UN’s plan for derelict oil tanker off Yemen still needs $16mn

The Safer has been moored in the Red Sea since 1988.

Sanna The UN is still working on raising funds to prevent a massive oil spill from the derelict Safer oil tanker in the Red Sea off Yemen, and the plan still needs about $16 million, a government official said here.

“The UN is getting close to receiving enough funds to reach the $80 million target to salvage oil from the rotting Safer tanker that’s falling apart off,” the official told Xinhua news agency.

“Yemen’s private sector, particularly the multinational HSA Group, announced that it will donate $1.2 million to fund the UN’s salvage operation,” he added.

The official reaffirmed the government’s full support for the UN efforts aimed at pumping more than 1 million barrels of oil from the 45-year-old Safer tanker and stopping an environmental catastrophe in the Red Sea.

In June, the UN launched the crowdfunding campaign to avert oil spill from the decaying FSO Safer that is moored in the Red Sea north of the port city of Hodeidah.

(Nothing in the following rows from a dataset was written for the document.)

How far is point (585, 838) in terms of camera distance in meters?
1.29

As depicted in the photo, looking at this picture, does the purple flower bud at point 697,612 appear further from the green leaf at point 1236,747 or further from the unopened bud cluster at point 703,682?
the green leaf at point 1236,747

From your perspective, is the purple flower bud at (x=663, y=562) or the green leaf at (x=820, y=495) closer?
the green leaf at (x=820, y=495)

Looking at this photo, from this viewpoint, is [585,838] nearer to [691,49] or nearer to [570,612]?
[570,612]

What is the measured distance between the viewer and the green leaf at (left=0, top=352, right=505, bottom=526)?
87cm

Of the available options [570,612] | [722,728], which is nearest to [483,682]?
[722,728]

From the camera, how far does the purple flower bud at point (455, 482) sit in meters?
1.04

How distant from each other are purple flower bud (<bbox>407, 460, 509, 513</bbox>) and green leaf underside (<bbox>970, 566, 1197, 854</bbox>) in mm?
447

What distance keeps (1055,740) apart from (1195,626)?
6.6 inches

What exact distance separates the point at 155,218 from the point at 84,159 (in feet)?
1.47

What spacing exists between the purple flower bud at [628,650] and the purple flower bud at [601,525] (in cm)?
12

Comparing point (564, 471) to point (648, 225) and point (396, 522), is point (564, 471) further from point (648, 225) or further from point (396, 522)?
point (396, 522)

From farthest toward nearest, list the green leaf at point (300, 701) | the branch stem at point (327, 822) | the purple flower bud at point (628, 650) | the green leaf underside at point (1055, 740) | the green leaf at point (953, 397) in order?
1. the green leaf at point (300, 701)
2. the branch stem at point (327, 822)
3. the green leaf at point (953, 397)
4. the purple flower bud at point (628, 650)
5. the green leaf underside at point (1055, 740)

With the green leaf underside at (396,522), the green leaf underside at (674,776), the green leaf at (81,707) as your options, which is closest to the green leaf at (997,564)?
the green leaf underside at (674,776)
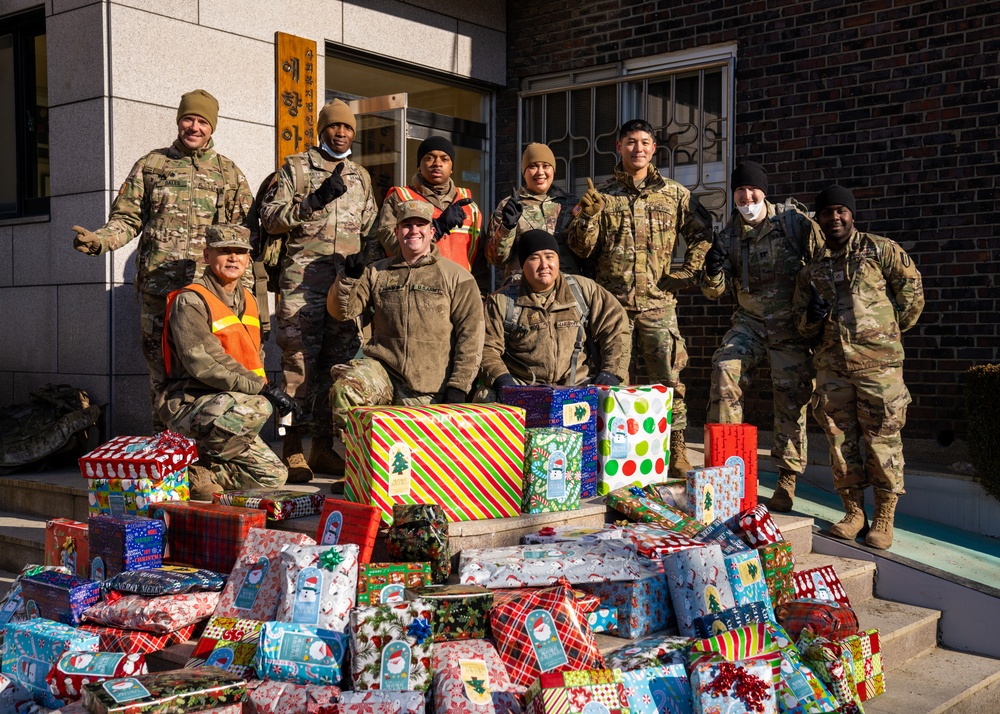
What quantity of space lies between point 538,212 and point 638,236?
0.69 m

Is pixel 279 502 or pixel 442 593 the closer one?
pixel 442 593

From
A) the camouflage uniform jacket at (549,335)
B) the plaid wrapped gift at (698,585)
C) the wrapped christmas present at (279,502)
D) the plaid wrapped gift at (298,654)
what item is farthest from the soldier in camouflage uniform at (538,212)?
the plaid wrapped gift at (298,654)

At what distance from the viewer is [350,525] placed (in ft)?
14.2

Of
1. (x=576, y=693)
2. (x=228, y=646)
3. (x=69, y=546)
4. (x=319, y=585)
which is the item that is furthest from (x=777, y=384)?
(x=69, y=546)

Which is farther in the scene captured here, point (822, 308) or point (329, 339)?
point (329, 339)

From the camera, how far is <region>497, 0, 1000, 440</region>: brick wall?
724cm

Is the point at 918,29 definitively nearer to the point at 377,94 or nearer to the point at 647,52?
the point at 647,52

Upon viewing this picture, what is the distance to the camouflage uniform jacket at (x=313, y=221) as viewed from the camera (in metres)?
6.07

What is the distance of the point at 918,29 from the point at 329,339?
5.13 metres

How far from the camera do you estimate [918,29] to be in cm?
758

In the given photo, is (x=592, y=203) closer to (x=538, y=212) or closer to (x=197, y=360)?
(x=538, y=212)

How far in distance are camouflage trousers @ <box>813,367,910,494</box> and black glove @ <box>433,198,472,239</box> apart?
8.07ft

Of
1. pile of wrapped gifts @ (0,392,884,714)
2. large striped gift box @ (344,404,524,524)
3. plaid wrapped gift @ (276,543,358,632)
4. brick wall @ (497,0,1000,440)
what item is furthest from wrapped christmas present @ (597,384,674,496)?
brick wall @ (497,0,1000,440)

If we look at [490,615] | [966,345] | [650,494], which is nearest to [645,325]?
[650,494]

The decaying, dilapidated supertanker has been described as a “floating time-bomb” that risks causing an explosion or an oil spill four times as disastrous as the 1989 Exxon Valdez incident in the Red Sea.

The Safer has been moored in the Red Sea since 1988.

The Houthis have been blockading UN efforts to inspect and maintain the vessel after the war between the group and the Yemeni government began in 2014.